---------- INPUT FOR THIS TASK
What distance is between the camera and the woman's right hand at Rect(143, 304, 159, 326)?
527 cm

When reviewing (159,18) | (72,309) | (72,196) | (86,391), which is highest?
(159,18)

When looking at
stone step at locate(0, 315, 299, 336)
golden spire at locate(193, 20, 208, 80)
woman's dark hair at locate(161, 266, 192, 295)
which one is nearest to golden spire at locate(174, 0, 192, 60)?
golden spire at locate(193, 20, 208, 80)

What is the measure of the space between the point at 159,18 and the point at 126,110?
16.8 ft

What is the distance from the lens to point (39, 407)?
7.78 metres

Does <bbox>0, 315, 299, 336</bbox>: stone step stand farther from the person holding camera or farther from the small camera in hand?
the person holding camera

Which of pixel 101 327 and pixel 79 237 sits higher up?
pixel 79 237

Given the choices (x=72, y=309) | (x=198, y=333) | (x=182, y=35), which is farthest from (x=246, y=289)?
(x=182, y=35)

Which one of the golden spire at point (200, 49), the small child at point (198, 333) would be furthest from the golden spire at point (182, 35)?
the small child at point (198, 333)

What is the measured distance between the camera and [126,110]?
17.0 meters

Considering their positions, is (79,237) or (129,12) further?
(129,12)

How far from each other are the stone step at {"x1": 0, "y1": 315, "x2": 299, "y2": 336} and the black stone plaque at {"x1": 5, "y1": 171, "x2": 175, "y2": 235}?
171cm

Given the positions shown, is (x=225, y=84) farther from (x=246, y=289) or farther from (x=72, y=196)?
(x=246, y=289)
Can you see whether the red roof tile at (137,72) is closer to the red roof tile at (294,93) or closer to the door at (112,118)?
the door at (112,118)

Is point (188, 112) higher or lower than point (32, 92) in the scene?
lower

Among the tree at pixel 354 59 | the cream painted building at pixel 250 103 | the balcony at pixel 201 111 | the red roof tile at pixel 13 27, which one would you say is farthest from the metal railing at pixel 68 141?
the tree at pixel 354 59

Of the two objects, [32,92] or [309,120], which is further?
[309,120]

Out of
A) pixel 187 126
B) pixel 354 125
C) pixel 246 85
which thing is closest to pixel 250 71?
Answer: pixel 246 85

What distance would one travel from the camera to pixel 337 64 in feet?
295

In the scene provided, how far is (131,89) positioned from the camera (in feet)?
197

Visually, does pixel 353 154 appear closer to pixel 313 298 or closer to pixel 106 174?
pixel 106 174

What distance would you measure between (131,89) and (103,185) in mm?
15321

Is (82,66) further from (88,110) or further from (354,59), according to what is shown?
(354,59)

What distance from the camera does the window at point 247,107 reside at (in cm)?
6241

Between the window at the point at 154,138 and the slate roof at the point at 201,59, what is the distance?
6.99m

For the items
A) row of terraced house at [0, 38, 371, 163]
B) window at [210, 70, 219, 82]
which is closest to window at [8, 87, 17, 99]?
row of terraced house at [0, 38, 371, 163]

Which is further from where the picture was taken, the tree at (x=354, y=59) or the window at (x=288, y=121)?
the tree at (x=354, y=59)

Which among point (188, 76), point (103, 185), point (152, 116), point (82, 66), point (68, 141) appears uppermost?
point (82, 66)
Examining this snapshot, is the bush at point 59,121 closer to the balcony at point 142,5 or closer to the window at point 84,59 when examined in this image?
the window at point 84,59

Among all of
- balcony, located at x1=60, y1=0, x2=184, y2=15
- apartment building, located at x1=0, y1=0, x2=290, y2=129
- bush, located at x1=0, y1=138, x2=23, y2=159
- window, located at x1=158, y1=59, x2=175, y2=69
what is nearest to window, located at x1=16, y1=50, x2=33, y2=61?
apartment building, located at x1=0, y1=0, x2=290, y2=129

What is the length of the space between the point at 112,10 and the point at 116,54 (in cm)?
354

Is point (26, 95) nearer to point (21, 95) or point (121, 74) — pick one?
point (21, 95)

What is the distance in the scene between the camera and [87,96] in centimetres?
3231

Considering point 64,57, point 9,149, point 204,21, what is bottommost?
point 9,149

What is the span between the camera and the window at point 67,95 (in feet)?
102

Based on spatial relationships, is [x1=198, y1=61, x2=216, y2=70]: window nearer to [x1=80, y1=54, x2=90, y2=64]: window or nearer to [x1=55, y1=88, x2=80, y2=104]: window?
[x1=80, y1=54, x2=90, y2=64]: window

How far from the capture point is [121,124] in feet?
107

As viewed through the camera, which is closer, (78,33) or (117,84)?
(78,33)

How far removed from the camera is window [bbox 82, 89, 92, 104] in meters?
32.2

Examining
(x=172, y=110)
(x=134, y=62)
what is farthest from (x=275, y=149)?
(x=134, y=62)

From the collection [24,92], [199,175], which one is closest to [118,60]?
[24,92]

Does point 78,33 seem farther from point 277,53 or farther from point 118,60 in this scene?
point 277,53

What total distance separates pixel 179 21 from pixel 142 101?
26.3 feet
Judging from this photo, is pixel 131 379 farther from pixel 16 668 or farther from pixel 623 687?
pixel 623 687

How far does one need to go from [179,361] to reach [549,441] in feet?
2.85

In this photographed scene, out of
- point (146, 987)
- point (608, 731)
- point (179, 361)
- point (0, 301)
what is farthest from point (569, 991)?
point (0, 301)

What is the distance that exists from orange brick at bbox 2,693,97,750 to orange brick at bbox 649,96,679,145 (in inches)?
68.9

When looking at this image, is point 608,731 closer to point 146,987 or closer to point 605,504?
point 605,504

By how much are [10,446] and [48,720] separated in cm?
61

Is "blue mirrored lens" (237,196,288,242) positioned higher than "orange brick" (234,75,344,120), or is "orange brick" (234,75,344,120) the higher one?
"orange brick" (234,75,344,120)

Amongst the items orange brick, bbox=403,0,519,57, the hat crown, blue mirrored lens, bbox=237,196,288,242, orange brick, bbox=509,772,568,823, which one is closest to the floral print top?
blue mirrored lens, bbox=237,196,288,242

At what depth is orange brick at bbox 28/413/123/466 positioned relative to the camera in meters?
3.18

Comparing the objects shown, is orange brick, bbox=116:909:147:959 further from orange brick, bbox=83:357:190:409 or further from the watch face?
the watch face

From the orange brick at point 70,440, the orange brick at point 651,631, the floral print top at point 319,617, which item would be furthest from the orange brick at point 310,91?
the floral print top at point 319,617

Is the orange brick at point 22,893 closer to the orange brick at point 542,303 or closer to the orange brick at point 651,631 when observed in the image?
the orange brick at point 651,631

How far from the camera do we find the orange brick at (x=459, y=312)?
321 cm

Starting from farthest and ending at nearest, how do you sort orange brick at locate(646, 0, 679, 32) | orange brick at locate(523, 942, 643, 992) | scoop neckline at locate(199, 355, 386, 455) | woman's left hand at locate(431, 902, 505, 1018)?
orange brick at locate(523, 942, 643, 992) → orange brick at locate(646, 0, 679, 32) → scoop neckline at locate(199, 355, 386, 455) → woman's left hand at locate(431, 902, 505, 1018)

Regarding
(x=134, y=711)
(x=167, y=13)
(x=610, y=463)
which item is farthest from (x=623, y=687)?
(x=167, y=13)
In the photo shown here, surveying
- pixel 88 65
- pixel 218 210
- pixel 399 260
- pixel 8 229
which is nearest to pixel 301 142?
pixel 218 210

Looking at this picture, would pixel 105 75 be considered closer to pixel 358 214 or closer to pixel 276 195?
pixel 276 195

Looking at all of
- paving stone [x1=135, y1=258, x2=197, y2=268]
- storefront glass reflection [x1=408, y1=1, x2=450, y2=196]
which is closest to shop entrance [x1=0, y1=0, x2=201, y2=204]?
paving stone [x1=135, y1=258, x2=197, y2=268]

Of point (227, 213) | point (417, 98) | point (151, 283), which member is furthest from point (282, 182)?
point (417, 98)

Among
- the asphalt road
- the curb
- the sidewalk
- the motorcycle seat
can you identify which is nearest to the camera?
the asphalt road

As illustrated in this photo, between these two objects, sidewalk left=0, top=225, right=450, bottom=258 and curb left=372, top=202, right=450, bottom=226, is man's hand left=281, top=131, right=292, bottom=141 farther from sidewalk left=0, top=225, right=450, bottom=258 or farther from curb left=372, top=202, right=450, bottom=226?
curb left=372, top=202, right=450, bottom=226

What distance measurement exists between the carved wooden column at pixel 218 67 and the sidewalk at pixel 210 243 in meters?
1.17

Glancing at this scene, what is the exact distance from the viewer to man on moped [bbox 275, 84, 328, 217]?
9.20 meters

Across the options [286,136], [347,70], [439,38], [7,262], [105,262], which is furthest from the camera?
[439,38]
--------------------
Print nothing but the lines from the line with "How far from the camera" to the last line of the records above. Both of those lines count.

• _SOLVED EXERCISE_:
How far from the camera do we find the orange brick at (x=459, y=312)?
321 cm

Starting from farthest and ending at nearest, how do you sort orange brick at locate(646, 0, 679, 32) | orange brick at locate(523, 942, 643, 992) | scoop neckline at locate(199, 355, 386, 455) | woman's left hand at locate(431, 902, 505, 1018)?
orange brick at locate(523, 942, 643, 992) → orange brick at locate(646, 0, 679, 32) → scoop neckline at locate(199, 355, 386, 455) → woman's left hand at locate(431, 902, 505, 1018)

Regarding
(x=134, y=711)
(x=167, y=13)
(x=610, y=463)
which item is farthest from (x=623, y=687)?
(x=167, y=13)
In the photo shown here, surveying
- pixel 88 65
- pixel 218 210
- pixel 399 260
- pixel 8 229
which is nearest to pixel 301 142?
pixel 218 210

Looking at this picture, would pixel 105 75 be considered closer to pixel 358 214 or closer to pixel 276 195?
pixel 276 195

Looking at all of
- paving stone [x1=135, y1=258, x2=197, y2=268]
- storefront glass reflection [x1=408, y1=1, x2=450, y2=196]
which is closest to shop entrance [x1=0, y1=0, x2=201, y2=204]?
paving stone [x1=135, y1=258, x2=197, y2=268]

Of point (227, 213) | point (417, 98) | point (151, 283), which member is furthest from point (282, 182)?
point (417, 98)

Among
- the asphalt road
- the curb
- the sidewalk
- the motorcycle seat
can you identify which is nearest to the camera?
the asphalt road

As illustrated in this photo, between these two objects, sidewalk left=0, top=225, right=450, bottom=258 and curb left=372, top=202, right=450, bottom=226, is man's hand left=281, top=131, right=292, bottom=141 farther from sidewalk left=0, top=225, right=450, bottom=258 or farther from curb left=372, top=202, right=450, bottom=226?
curb left=372, top=202, right=450, bottom=226

What distance measurement exists between the carved wooden column at pixel 218 67 and the sidewalk at pixel 210 243 in meters?
1.17

Glancing at this scene, what is the exact distance from the viewer to man on moped [bbox 275, 84, 328, 217]?
9.20 meters

Across the options [286,136], [347,70], [439,38], [7,262], [105,262], which is furthest from the camera?
[439,38]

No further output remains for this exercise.